On Fri, May 29, 2020 at 01:32:03AM +0200, Jann Horn wrote:
> On Fri, May 29, 2020 at 1:11 AM Kees Cook <keescook@chromium.org> wrote:
> > On Thu, May 28, 2020 at 05:14:11PM +0200, Christian Brauner wrote:
> > >   * @usage: reference count to manage the object lifetime.
> > >   *         get/put helpers should be used when accessing an instance
> > >   *         outside of a lifetime-guarded section.  In general, this
> > >   *         is only needed for handling filters shared across tasks.
> > > [...]
> > > + * @live: Number of tasks that use this filter directly and number
> > > + *     of dependent filters that have a non-zero @live counter.
> > > + *     Altered during fork(), exit(), and filter installation
> > > [...]
> > >       refcount_set(&sfilter->usage, 1);
> > > +     refcount_set(&sfilter->live, 1);
> [...]
> > After looking at these other lifetime management examples in the kernel,
> > I'm convinced that tracking these states separately is correct, but I
> > remain uncomfortable about task management needing to explicitly make
> > two calls to let go of the filter.
> >
> > I wonder if release_task() should also detach the filter from the task
> > and do a put_seccomp_filter() instead of waiting for task_free(). This
> > is supported by the other place where seccomp_filter_release() is
> > called:
> >
> > > @@ -396,6 +400,7 @@ static inline void seccomp_sync_threads(unsigned long flags)
> > >                * allows a put before the assignment.)
> > >               */
> > >               put_seccomp_filter(thread);
> > > +             seccomp_filter_release(thread);
> >
> > This would also remove the only put_seccomp_filter() call outside of
> > seccomp.c, since the free_task() call will be removed now in favor of
> > the task_release() call.
> >
> > So, is it safe to detach the filter in release_task()? Has dethreading
> > happened yet? i.e. can we race TSYNC? -- is there a possible
> > inc-from-zero?

****************************************

In the mailing-list excerpt above, what does the @live counter track?

****************************************

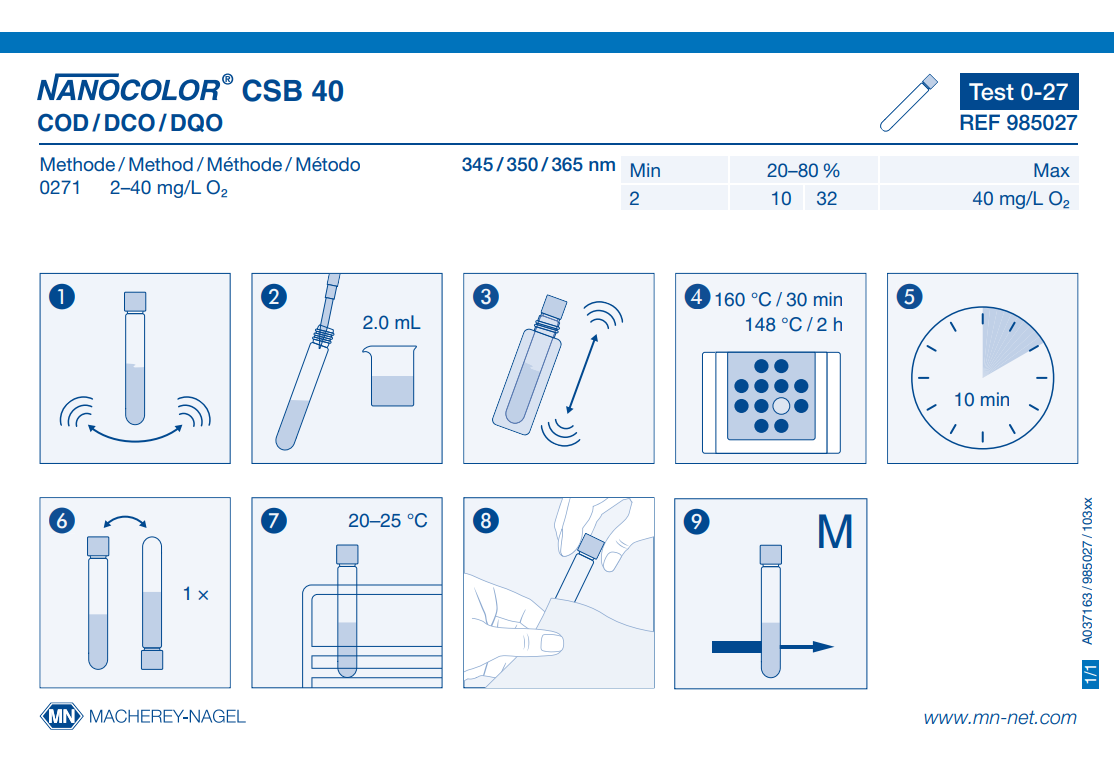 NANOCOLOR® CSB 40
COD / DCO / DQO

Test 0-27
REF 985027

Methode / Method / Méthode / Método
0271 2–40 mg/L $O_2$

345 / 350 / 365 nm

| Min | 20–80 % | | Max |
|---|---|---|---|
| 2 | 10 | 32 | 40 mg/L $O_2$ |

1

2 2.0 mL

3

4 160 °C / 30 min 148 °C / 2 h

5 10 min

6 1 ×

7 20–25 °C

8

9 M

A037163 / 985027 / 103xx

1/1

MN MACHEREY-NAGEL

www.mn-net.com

****************************************

◆ RESULT OF THIS EXERCISE
The number of tasks that use the filter directly and the number of dependent filters that have a non-zero @live counter.